[Problems to work on]
A. Using the passage on the expert witness conflict-of-interest ruling, copy the stretch from "The contract between" through "other Secretariat entities?", switching "client" to "customer" throughout.
B. Answer these questions from the passage on the expert witness conflict-of-interest ruling:
(i) In the conflicts of interest clause, for how long would the expert maintain its position of having no conflict?
(ii) How did the Court of Appeal describe the overlaps in this case?
(iii) Which judge added remarks while agreeing with Coulson LJ's judgment?

[Exercise passage]
________________________
Issue 2: If not, did SCL owe a contractual duty to the respondent to avoid conflicts of interest?
The contract between the expert and the client contained a relatively common conflicts of interest clause, to the effect that the expert confirmed that it had no conflict of interest in acting for the client in respect of the engagement and that it would maintain this position for the duration of the engagement. The Court of Appeal had no hesitation concluding that the expert owed the client a contractual duty to avoid a conflict of interest (see @68-72).
Issue 3: If so, was that duty also owed to the respondent by other Secretariat entities?
The Court of Appeal noted that a conflict check was undertaken by one office and that encompassed all other offices and that, in the circumstances, it would be very surprising if SCL could say that its undertaking to avoid conflicts of interest in the future only bound one particular “office” within the Secretariat “global firm”, and that there was therefore nothing to stop SIUL from accepting instructions which would put it in conflict with SCL (@76).
The Court of Appeal concluded(@81):
“…the conflict check having been carried out across the Secretariat group, the undertaking given by SCL in its retainer bound all the companies in the group. They were all providing the same form of litigation support/expert services.”
Issue 4: If so, was there a conflict of interest as a result of SCL’s engagement in Arbitration 1 and SIUL’s subsequent engagement in Arbitration 2?
In response to an argument that experts could be separated into a “testifying expert” on the one hand, and a “roving expert” on the other, the Court of Appeal noted the general duties of delay/quantum experts (@86):
“…delay/quantum experts are usually … retained at an early stage to sift through the reams of factual material, looking for particular events on which to focus. The delay expert collates that material and can often save a huge amount of time and resources by focusing the client’s litigation support team on the factual issues as to delay which are really going to matter. In construction arbitrations, it would be rare for a delay expert to merely be a testifying expert. The whole purpose of having such an expert, along with his team, is to provide wide-ranging support and advice, in the hope that, ultimately, the case settles and there is no hearing at all. “
In relation to whether there was a conflict of interest between SCL acting for the respondent and SIUL acting for the third party, the Court of Appeal held that there was a clear conflict of interest stating that (@92):
“the overlaps in this case are all-pervasive. There is an overlap of parties, role, project, and subject matter. “
In what appears to be a “tip for players”, the Court of Appeal noted that the situation encountered in this case could be avoided, stating (@101) that:
“It is perfectly possible for a group like Secretariat, if it thought it commercially sensible to do so, to make plain that its representations as to conflict of interest and its undertakings for the future were based solely on the entity involved, and that, despite the scope of the conflict check that they had undertaken, no such representations or undertakings were given in relation to any other entity in the Secretariat group.“
Lord Justice Males, while agreeing with Coulson LJ’s judgment added (@105):
“A professional expert witness offers his services in return for payment and the relationship between the expert and his client is essentially contractual. It is therefore necessary to focus on the incidents of that relationship, concentrating on the terms of the expert’s retainer and the role which he is required and expected to perform. In this case the contract by which the expert was engaged contained an express term dealing with conflicts of interest. It is therefore unnecessary to consider what the position may be if an expert is engaged without anything at all being said about conflicts. That would be unusual nowadays in any substantial commercial litigation or arbitration.”
________________________
[Data segment]
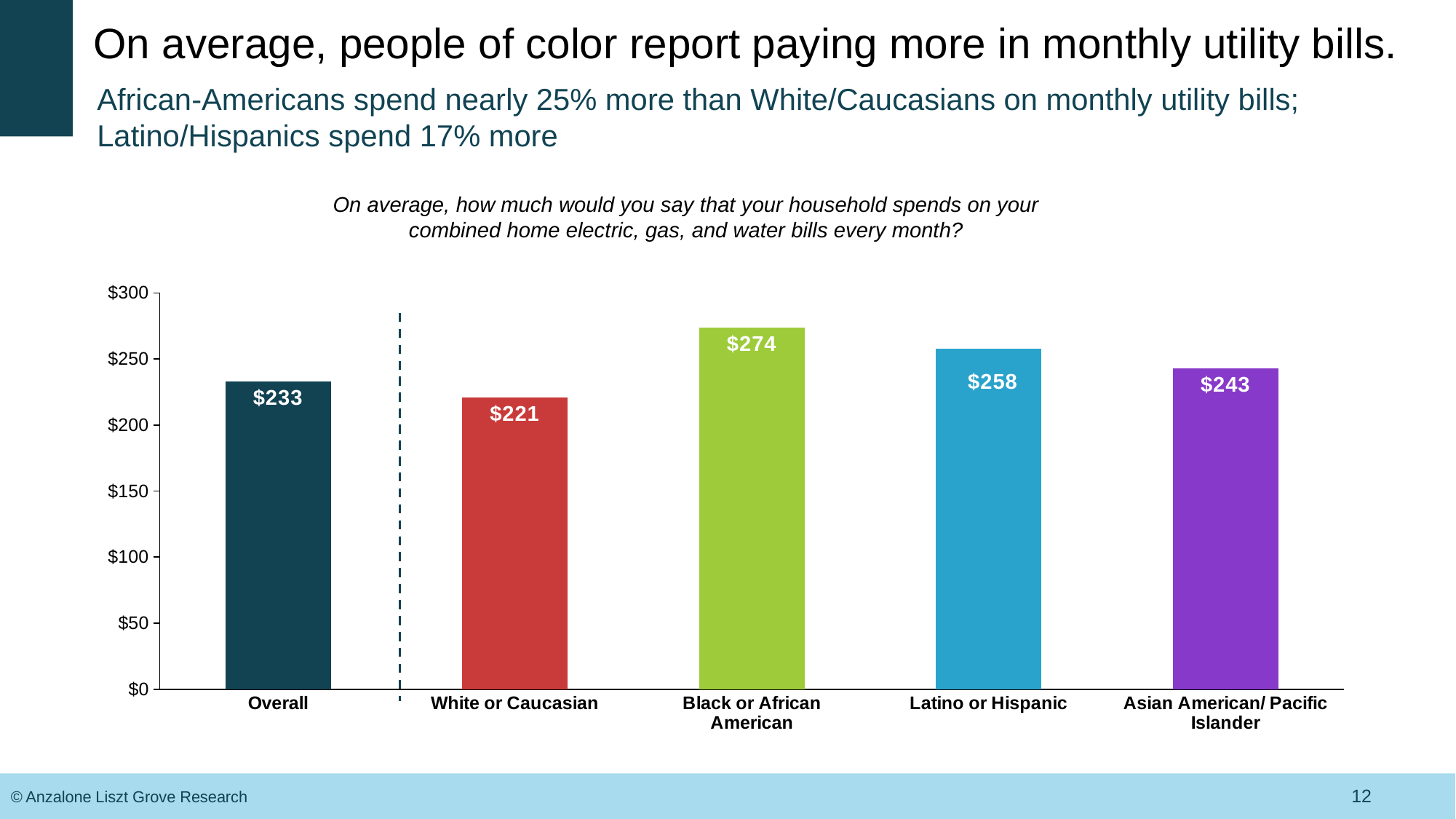
How many categories are shown on the x axis of the chart? 5 What is the average monthly utility bill reported for Black or African American households? $274 What is the value shown for Latino or Hispanic households? $258 What kind of chart is shown on the slide? bar chart Which category has the lowest average monthly utility bill? White or Caucasian Which is larger, the value for Asian American/ Pacific Islander or the value for Overall? Asian American/ Pacific Islander What is the difference between the Latino or Hispanic value and the Asian American/ Pacific Islander value? $15 What is the difference between the Black or African American value and the White or Caucasian value? $53 What is the value shown for the Overall category? $233 Which category has the highest average monthly utility bill? Black or African American Is the value for White or Caucasian greater or less than $250? less What is the maximum value shown on the y axis of the chart? $300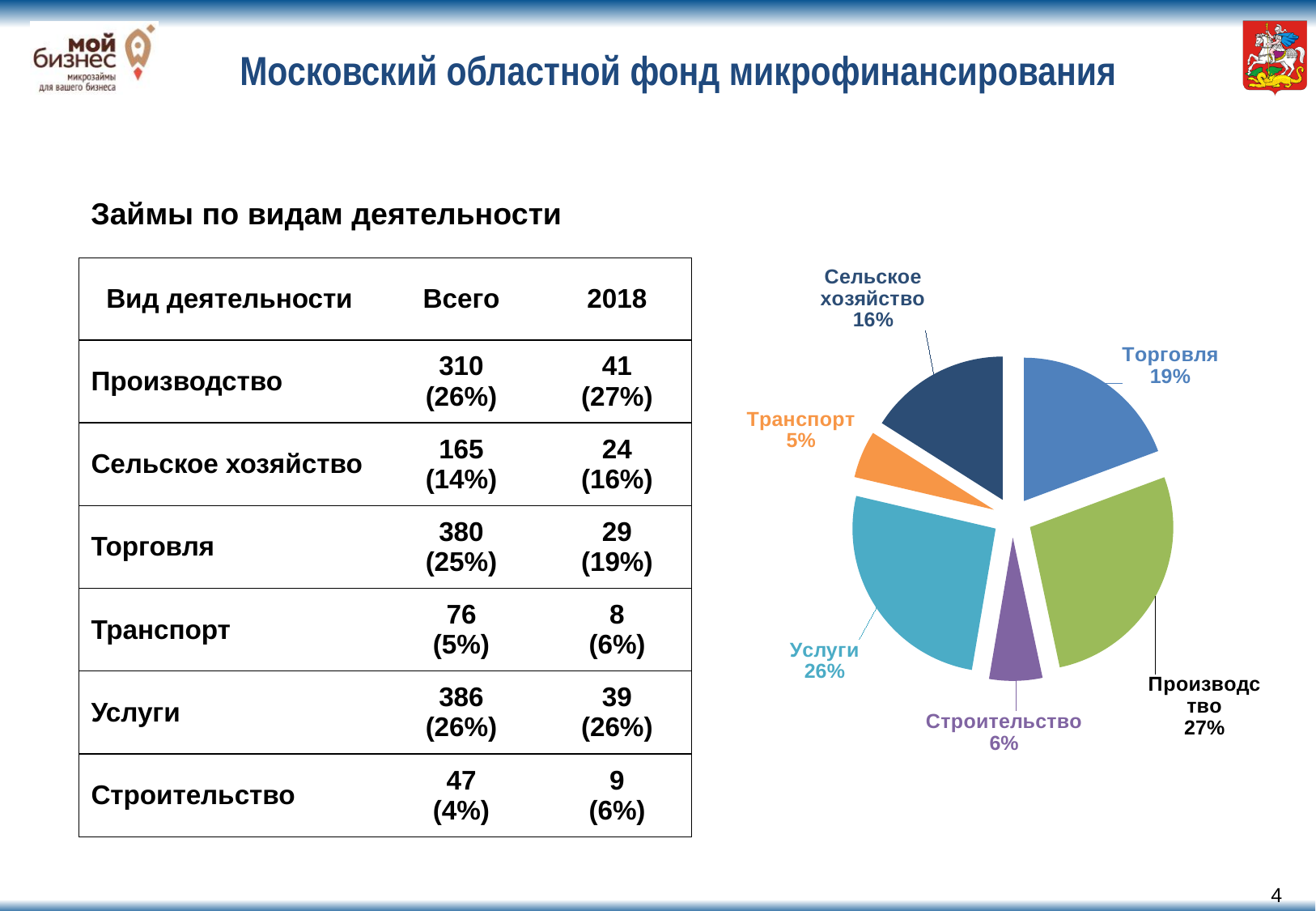
In the pie chart, what share does Транспорт have? 5% What colour is the Транспорт slice in the pie chart? orange Which slice of the pie chart is the smallest? Транспорт In the pie chart, what share does Торговля have? 19% In the pie chart, what share does Сельское хозяйство have? 16% In the pie chart, what is the difference in percentage points between Производство and Услуги? 1 In the pie chart, what share does Услуги have? 26% In the pie chart, what share does Строительство have? 6% How many slices does the pie chart have? 6 In the pie chart, which is larger: Торговля or Сельское хозяйство? Торговля What kind of chart is shown on the slide? pie chart Which slice of the pie chart is the largest? Производство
________________________
[Answers provided]
A.
The contract between the expert and the customer contained a relatively common conflicts of interest clause, to the effect that the expert confirmed that it had no conflict of interest in acting for the customer in respect of the engagement and that it would maintain this position for the duration of the engagement. The Court of Appeal had no hesitation concluding that the expert owed the customer a contractual duty to avoid a conflict of interest (see @68-72).
Issue 3: If so, was that duty also owed to the respondent by other Secretariat entities?

B.
(i) For the duration of the engagement.
(ii) As all-pervasive.
(iii) Lord Justice Males.